RECORDS TO USE START

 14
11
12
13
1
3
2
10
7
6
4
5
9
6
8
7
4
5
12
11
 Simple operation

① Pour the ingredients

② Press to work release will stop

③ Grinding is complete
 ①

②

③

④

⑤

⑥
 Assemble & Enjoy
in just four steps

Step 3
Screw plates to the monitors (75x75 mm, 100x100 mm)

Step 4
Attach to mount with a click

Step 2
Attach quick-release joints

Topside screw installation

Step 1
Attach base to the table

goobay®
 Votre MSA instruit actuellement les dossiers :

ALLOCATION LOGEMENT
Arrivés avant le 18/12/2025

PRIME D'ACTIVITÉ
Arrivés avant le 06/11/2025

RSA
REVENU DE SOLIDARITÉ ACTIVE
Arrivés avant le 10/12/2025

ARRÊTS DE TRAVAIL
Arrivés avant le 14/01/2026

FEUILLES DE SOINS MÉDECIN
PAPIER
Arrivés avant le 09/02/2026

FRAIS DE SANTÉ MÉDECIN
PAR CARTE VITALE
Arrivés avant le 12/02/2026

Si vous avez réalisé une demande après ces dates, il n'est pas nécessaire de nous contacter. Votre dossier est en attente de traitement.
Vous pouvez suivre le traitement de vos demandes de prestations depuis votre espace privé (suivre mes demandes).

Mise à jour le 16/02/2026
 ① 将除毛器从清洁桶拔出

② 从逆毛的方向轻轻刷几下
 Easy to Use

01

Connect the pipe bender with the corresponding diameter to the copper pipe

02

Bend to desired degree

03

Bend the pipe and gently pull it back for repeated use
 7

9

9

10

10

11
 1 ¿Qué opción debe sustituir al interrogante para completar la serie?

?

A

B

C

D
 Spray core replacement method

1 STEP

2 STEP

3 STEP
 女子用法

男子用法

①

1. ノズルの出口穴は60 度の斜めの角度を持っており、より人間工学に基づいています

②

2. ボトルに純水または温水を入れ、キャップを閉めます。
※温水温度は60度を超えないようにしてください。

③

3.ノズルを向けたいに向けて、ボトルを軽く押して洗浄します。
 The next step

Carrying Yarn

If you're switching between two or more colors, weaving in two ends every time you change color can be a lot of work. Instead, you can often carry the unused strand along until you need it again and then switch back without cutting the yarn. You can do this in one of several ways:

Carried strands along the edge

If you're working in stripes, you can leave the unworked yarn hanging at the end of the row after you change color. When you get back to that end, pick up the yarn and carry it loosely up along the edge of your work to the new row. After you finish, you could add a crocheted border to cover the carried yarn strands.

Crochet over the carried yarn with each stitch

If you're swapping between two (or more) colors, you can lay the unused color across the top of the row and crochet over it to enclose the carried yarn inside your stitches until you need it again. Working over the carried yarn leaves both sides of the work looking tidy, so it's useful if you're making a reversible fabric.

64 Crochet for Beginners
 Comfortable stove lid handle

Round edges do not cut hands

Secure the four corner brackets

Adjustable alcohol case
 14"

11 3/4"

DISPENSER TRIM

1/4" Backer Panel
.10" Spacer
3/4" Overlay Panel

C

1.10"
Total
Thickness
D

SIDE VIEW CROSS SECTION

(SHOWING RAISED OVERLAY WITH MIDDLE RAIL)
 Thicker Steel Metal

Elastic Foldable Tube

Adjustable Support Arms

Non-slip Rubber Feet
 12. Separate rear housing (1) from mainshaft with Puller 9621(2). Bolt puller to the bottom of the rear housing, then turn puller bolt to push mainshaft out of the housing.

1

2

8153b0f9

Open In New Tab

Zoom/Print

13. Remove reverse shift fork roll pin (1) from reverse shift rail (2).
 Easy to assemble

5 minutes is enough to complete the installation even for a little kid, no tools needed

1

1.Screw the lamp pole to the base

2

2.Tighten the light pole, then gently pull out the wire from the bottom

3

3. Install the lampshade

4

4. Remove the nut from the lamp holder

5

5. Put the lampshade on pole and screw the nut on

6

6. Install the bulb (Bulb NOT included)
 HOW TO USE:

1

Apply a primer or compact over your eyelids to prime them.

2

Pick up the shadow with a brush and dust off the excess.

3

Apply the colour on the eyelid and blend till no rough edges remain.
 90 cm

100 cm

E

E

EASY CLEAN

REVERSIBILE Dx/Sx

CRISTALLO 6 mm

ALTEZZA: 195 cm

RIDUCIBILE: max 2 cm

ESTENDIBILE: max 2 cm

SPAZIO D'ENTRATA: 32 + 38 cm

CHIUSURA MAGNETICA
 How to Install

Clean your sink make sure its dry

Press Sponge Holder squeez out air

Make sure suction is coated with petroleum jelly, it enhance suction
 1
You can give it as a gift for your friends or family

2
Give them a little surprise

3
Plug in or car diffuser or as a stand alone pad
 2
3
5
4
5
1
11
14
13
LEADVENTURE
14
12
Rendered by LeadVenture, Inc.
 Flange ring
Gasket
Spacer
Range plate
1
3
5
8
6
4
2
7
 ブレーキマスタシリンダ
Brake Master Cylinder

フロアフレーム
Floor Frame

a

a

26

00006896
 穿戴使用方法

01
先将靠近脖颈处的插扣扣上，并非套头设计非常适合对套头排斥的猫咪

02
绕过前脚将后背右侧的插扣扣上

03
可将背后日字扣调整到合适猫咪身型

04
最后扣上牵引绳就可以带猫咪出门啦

RECORDS TO USE END

> **AIM OF THE EXERCISE**: Transcribe the data above verbatim.

> **SOLUTION FOR THIS TASK**:
 14
11
12
13
1
3
2
10
7
6
4
5
9
6
8
7
4
5
12
11
 Simple operation

① Pour the ingredients

② Press to work release will stop

③ Grinding is complete
 ①

②

③

④

⑤

⑥
 Assemble & Enjoy
in just four steps

Step 3
Screw plates to the monitors (75x75 mm, 100x100 mm)

Step 4
Attach to mount with a click

Step 2
Attach quick-release joints

Topside screw installation

Step 1
Attach base to the table

goobay®
 Votre MSA instruit actuellement les dossiers :

ALLOCATION LOGEMENT
Arrivés avant le 18/12/2025

PRIME D'ACTIVITÉ
Arrivés avant le 06/11/2025

RSA
REVENU DE SOLIDARITÉ ACTIVE
Arrivés avant le 10/12/2025

ARRÊTS DE TRAVAIL
Arrivés avant le 14/01/2026

FEUILLES DE SOINS MÉDECIN
PAPIER
Arrivés avant le 09/02/2026

FRAIS DE SANTÉ MÉDECIN
PAR CARTE VITALE
Arrivés avant le 12/02/2026

Si vous avez réalisé une demande après ces dates, il n'est pas nécessaire de nous contacter. Votre dossier est en attente de traitement.
Vous pouvez suivre le traitement de vos demandes de prestations depuis votre espace privé (suivre mes demandes).

Mise à jour le 16/02/2026
 ① 将除毛器从清洁桶拔出

② 从逆毛的方向轻轻刷几下
 Easy to Use

01

Connect the pipe bender with the corresponding diameter to the copper pipe

02

Bend to desired degree

03

Bend the pipe and gently pull it back for repeated use
 7

9

9

10

10

11
 1 ¿Qué opción debe sustituir al interrogante para completar la serie?

?

A

B

C

D
 Spray core replacement method

1 STEP

2 STEP

3 STEP
 女子用法

男子用法

①

1. ノズルの出口穴は60 度の斜めの角度を持っており、より人間工学に基づいています

②

2. ボトルに純水または温水を入れ、キャップを閉めます。
※温水温度は60度を超えないようにしてください。

③

3.ノズルを向けたいに向けて、ボトルを軽く押して洗浄します。
 The next step

Carrying Yarn

If you're switching between two or more colors, weaving in two ends every time you change color can be a lot of work. Instead, you can often carry the unused strand along until you need it again and then switch back without cutting the yarn. You can do this in one of several ways:

Carried strands along the edge

If you're working in stripes, you can leave the unworked yarn hanging at the end of the row after you change color. When you get back to that end, pick up the yarn and carry it loosely up along the edge of your work to the new row. After you finish, you could add a crocheted border to cover the carried yarn strands.

Crochet over the carried yarn with each stitch

If you're swapping between two (or more) colors, you can lay the unused color across the top of the row and crochet over it to enclose the carried yarn inside your stitches until you need it again. Working over the carried yarn leaves both sides of the work looking tidy, so it's useful if you're making a reversible fabric.

64 Crochet for Beginners
 Comfortable stove lid handle

Round edges do not cut hands

Secure the four corner brackets

Adjustable alcohol case
 14"

11 3/4"

DISPENSER TRIM

1/4" Backer Panel
.10" Spacer
3/4" Overlay Panel

C

1.10"
Total
Thickness
D

SIDE VIEW CROSS SECTION

(SHOWING RAISED OVERLAY WITH MIDDLE RAIL)
 Thicker Steel Metal

Elastic Foldable Tube

Adjustable Support Arms

Non-slip Rubber Feet
 12. Separate rear housing (1) from mainshaft with Puller 9621(2). Bolt puller to the bottom of the rear housing, then turn puller bolt to push mainshaft out of the housing.

1

2

8153b0f9

Open In New Tab

Zoom/Print

13. Remove reverse shift fork roll pin (1) from reverse shift rail (2).
 Easy to assemble

5 minutes is enough to complete the installation even for a little kid, no tools needed

1

1.Screw the lamp pole to the base

2

2.Tighten the light pole, then gently pull out the wire from the bottom

3

3. Install the lampshade

4

4. Remove the nut from the lamp holder

5

5. Put the lampshade on pole and screw the nut on

6

6. Install the bulb (Bulb NOT included)
 HOW TO USE:

1

Apply a primer or compact over your eyelids to prime them.

2

Pick up the shadow with a brush and dust off the excess.

3

Apply the colour on the eyelid and blend till no rough edges remain.
 90 cm

100 cm

E

E

EASY CLEAN

REVERSIBILE Dx/Sx

CRISTALLO 6 mm

ALTEZZA: 195 cm

RIDUCIBILE: max 2 cm

ESTENDIBILE: max 2 cm

SPAZIO D'ENTRATA: 32 + 38 cm

CHIUSURA MAGNETICA
 How to Install

Clean your sink make sure its dry

Press Sponge Holder squeez out air

Make sure suction is coated with petroleum jelly, it enhance suction
 1
You can give it as a gift for your friends or family

2
Give them a little surprise

3
Plug in or car diffuser or as a stand alone pad
 2
3
5
4
5
1
11
14
13
LEADVENTURE
14
12
Rendered by LeadVenture, Inc.
 Flange ring
Gasket
Spacer
Range plate
1
3
5
8
6
4
2
7
 ブレーキマスタシリンダ
Brake Master Cylinder

フロアフレーム
Floor Frame

a

a

26

00006896
 穿戴使用方法

01
先将靠近脖颈处的插扣扣上，并非套头设计非常适合对套头排斥的猫咪

02
绕过前脚将后背右侧的插扣扣上

03
可将背后日字扣调整到合适猫咪身型

04
最后扣上牵引绳就可以带猫咪出门啦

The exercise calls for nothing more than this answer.